● **Text for analysis**
■ ■ ■ ■ ■ ■ ■

- Origin: England
- Years active: 2012–present
- Spinoff of: Unkle
- Members: Pablo Clements; James Griffith;
- Website: toydrum.co.uk

= Toydrum =

English musical duo

Toydrum are a British musical duo consisting of Pablo Clements and James Griffith. Their work includes music for film and television and has received nominations for Emmy, BAFTA, and Ivor Novello awards.

==History==
===Formation===
Pablo Clements and James Griffith met in 2007 while both were members of the electronic music group UNKLE. They left the group in 2012 and subsequently began working together as Toydrum. The duo's work has since focused primarily on composition and music production for film and television, alongside their own recorded music. Their studio, the Toy Rooms, is in Brighton, England.

■ ■ ■ ■ ■ ■ ■

● **Recorded information**
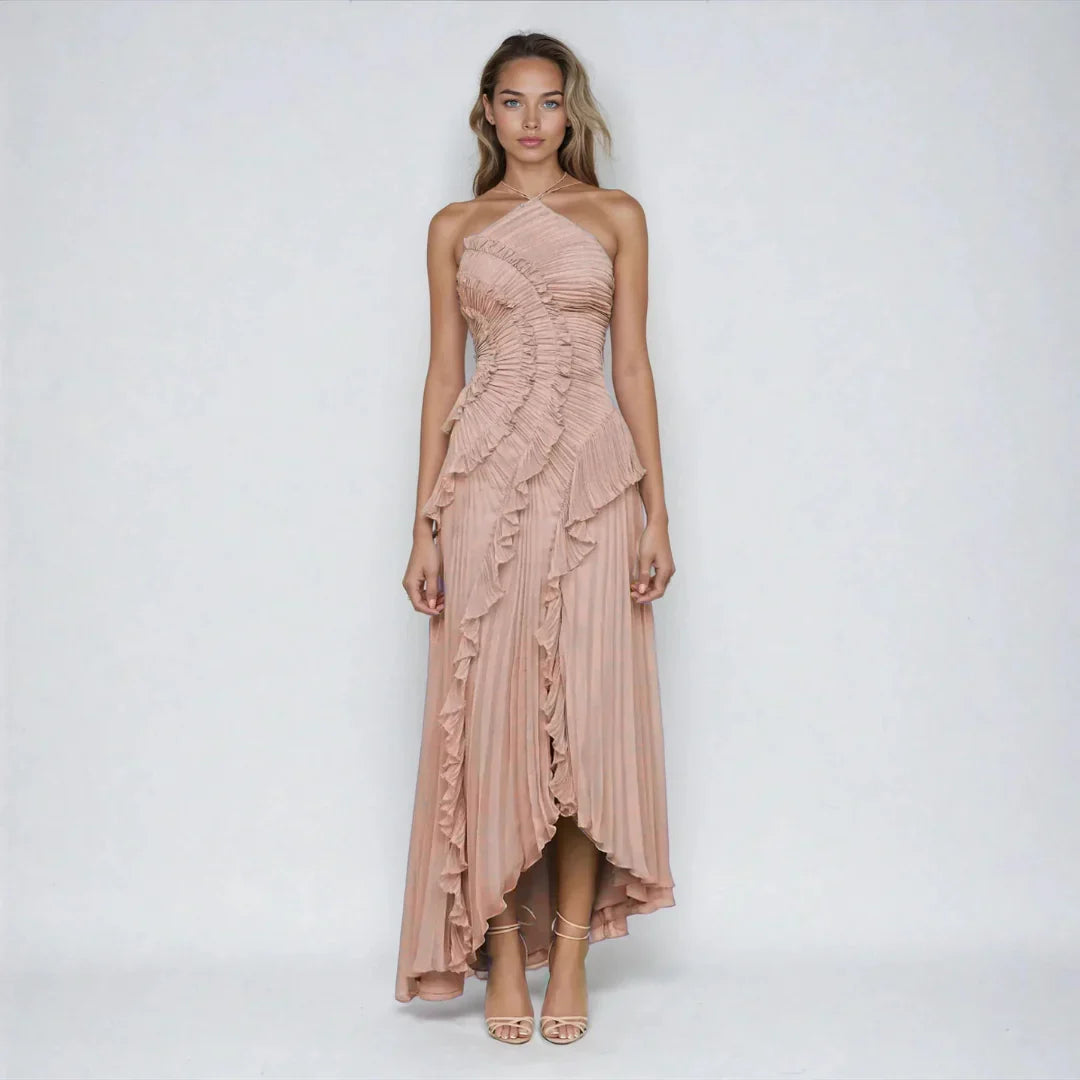 Van Laren | Vestido Maxi Serelina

■ ■ ■ ■ ■ ■ ■

● **Problem description**
Retype the Toydrum text above in its entirety, character for character.

● **Result of the task**
- Origin: England
- Years active: 2012–present
- Spinoff of: Unkle
- Members: Pablo Clements; James Griffith;
- Website: toydrum.co.uk

= Toydrum =

English musical duo

Toydrum are a British musical duo consisting of Pablo Clements and James Griffith. Their work includes music for film and television and has received nominations for Emmy, BAFTA, and Ivor Novello awards.

==History==
===Formation===
Pablo Clements and James Griffith met in 2007 while both were members of the electronic music group UNKLE. They left the group in 2012 and subsequently began working together as Toydrum. The duo's work has since focused primarily on composition and music production for film and television, alongside their own recorded music. Their studio, the Toy Rooms, is in Brighton, England.